The task —
Please copy the data shown below, word for word.

Provided material —
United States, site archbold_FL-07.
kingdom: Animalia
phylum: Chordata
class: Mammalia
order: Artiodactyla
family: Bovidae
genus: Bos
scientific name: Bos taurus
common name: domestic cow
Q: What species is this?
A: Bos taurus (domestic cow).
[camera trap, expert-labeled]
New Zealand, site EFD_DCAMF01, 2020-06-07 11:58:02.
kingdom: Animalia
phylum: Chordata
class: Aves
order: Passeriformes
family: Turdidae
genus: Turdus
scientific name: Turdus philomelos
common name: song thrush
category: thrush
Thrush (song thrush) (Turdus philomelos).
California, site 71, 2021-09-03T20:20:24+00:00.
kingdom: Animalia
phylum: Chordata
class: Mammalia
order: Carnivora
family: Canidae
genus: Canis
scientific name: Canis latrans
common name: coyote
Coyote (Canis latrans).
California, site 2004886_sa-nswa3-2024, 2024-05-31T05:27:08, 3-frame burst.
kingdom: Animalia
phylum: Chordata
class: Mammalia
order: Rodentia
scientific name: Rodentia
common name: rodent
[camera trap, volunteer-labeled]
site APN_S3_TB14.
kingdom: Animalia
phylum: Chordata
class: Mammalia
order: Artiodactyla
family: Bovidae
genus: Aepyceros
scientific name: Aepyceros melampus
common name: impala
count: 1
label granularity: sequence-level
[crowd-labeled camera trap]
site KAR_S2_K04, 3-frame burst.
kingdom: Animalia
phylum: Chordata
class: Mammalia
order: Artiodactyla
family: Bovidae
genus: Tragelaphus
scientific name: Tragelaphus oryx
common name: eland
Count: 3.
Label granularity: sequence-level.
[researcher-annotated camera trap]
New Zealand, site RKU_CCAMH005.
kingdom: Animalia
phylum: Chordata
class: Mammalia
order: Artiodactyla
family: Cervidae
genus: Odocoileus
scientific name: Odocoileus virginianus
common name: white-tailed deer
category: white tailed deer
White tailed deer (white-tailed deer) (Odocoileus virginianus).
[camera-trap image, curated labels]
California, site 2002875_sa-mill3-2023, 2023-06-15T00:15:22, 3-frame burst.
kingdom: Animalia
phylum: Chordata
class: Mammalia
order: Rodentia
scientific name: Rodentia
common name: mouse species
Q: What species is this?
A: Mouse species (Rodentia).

Task solution —
United States, site archbold_FL-07.
kingdom: Animalia
phylum: Chordata
class: Mammalia
order: Artiodactyla
family: Bovidae
genus: Bos
scientific name: Bos taurus
common name: domestic cow
Q: What species is this?
A: Bos taurus (domestic cow).
[camera trap, expert-labeled]
New Zealand, site EFD_DCAMF01, 2020-06-07 11:58:02.
kingdom: Animalia
phylum: Chordata
class: Aves
order: Passeriformes
family: Turdidae
genus: Turdus
scientific name: Turdus philomelos
common name: song thrush
category: thrush
Thrush (song thrush) (Turdus philomelos).
California, site 71, 2021-09-03T20:20:24+00:00.
kingdom: Animalia
phylum: Chordata
class: Mammalia
order: Carnivora
family: Canidae
genus: Canis
scientific name: Canis latrans
common name: coyote
Coyote (Canis latrans).
California, site 2004886_sa-nswa3-2024, 2024-05-31T05:27:08, 3-frame burst.
kingdom: Animalia
phylum: Chordata
class: Mammalia
order: Rodentia
scientific name: Rodentia
common name: rodent
[camera trap, volunteer-labeled]
site APN_S3_TB14.
kingdom: Animalia
phylum: Chordata
class: Mammalia
order: Artiodactyla
family: Bovidae
genus: Aepyceros
scientific name: Aepyceros melampus
common name: impala
count: 1
label granularity: sequence-level
[crowd-labeled camera trap]
site KAR_S2_K04, 3-frame burst.
kingdom: Animalia
phylum: Chordata
class: Mammalia
order: Artiodactyla
family: Bovidae
genus: Tragelaphus
scientific name: Tragelaphus oryx
common name: eland
Count: 3.
Label granularity: sequence-level.
[researcher-annotated camera trap]
New Zealand, site RKU_CCAMH005.
kingdom: Animalia
phylum: Chordata
class: Mammalia
order: Artiodactyla
family: Cervidae
genus: Odocoileus
scientific name: Odocoileus virginianus
common name: white-tailed deer
category: white tailed deer
White tailed deer (white-tailed deer) (Odocoileus virginianus).
[camera-trap image, curated labels]
California, site 2002875_sa-mill3-2023, 2023-06-15T00:15:22, 3-frame burst.
kingdom: Animalia
phylum: Chordata
class: Mammalia
order: Rodentia
scientific name: Rodentia
common name: mouse species
Q: What species is this?
A: Mouse species (Rodentia).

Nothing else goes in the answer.